About this Blog

Photo Writing is the web version of the Photo Writing mini-magazine produced by Limephoto and Emil von Maltitz since 2010. As of 2015 it is now completely online. Feel free to browse through the articles and please leave comments in the comments section if you would like to engage with us.

Monday, June 18, 2012

Building the Shot

I've been doing quite a few commercial projects lately where it has been necessary to 'build' the image. Building the image has two connotations to me. The one is to keep adding elements to a created setup until everything just hums and the image comes together. This is how the vast majority of professionals create an image. Some lucky, extraordinarily talented few manage to do it in the first shot, but most grind on at an idea until everything just comes together.



Building the shot can entail getting the props right, the pose perfect and of course the lights in the right place. Herein lies the point of today's post. Sometimes building the shot requires more than the usual buildup of elements so that that click of the camera can create something special. Sometimes we need to take multiple elements and put them together in a single shot.
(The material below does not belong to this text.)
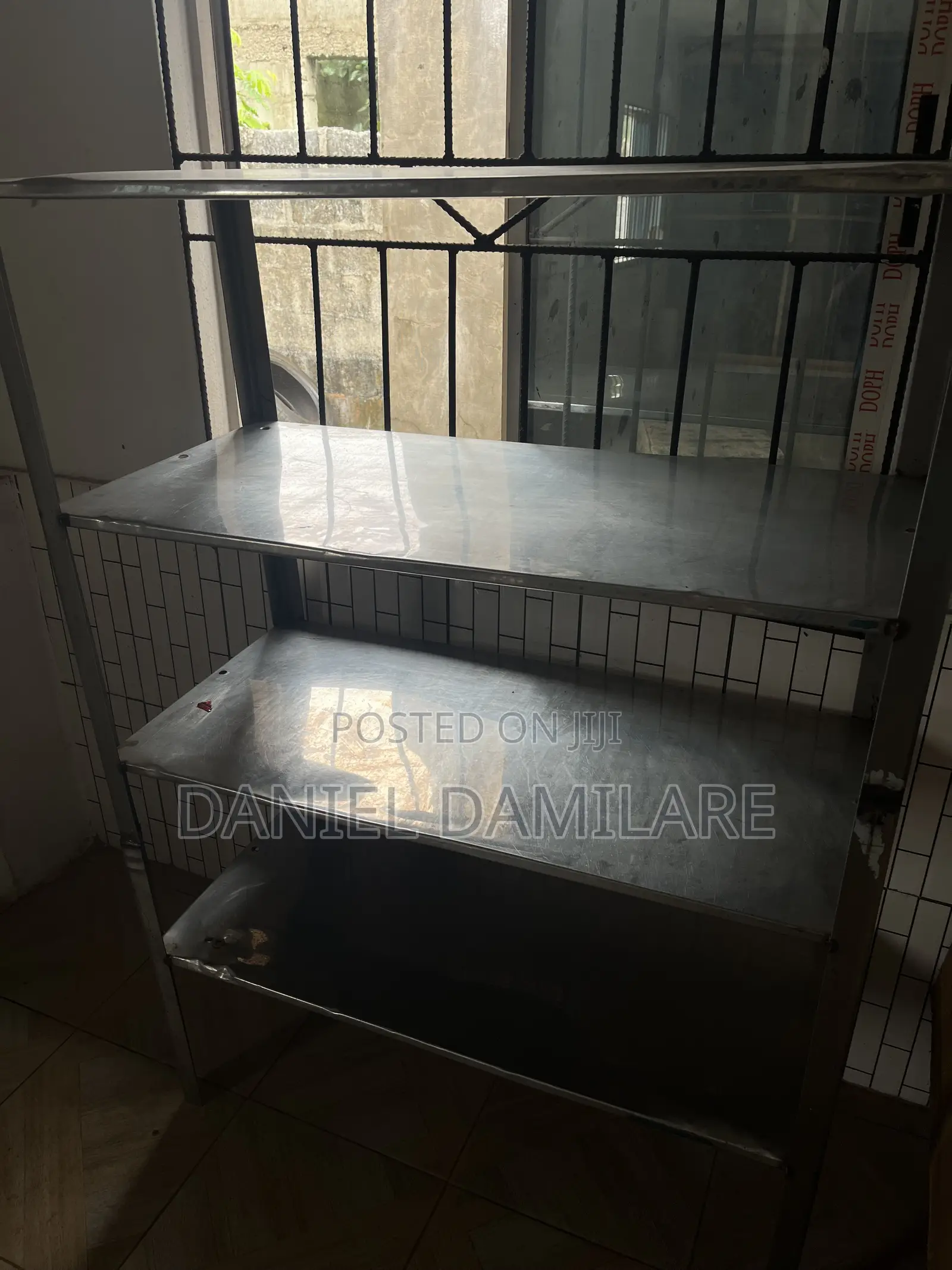 Stainless Bread Rack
Click through to continue reading


Click to view a bigger image. Above are the 6 images that make up the final shot. Each individual image barring the last actually shows me in the shot. I moved in close to try and control the spread of light from my hand-held strobe. Layering the images in Photoshop then allowed me to mask yours-truly out of the final image. 
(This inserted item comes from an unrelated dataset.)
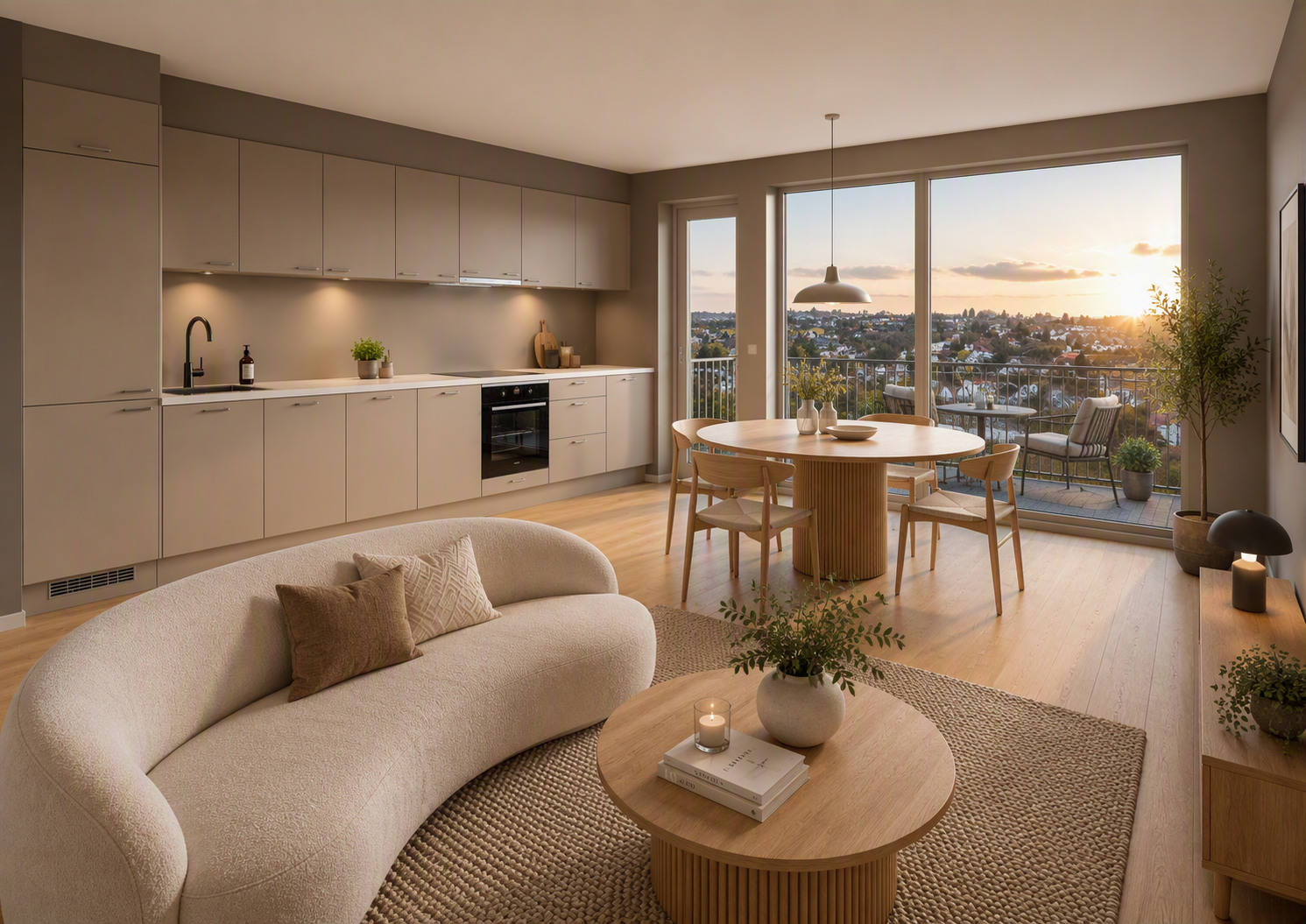 Hove Panorama: 203 - Salg av kontraktsposisjon, SANDNES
I have recently finished a full series of shoots for the Kwazulu-Natal based radiology department, Lake Smit and Partners. One of the images that was required was of some of the vehicle fleet that is used for transporting patients. My original idea was to try and shoot the image at dusk using strobes to light up the vehicles and their drivers. Problems arose with transport schedules, usage of the hospital parking area and the simple fact that we couldn't get enough of the drivers together after hours to be able to create this shot. 

Plan B then. We opted to shoot the drivers and some of the vehicles first thing in the morning in the undercover parking lot of St Augustine's Hospital. The hope was that the lot would be empty, which it was...sort of. Next, I scavenged a wooden cable roll that allowed me to raise my tripod and camera above the drivers and their cars. Then, using a single strobe (A Nikon Sb-800 manually fired) I lit each of the individual drivers with a single burst of flash (corresponding to my yelled instructions to somebody to hit the trigger of my cable release). The final shot was a seriously underexposed image to be used as a background for the lit vehicles and drivers. perfect it is not and there are a few niggles that I have with the final image. But, it does prove that a single strobe and a build-up of exposures can create quite an interesting and eye-catching result.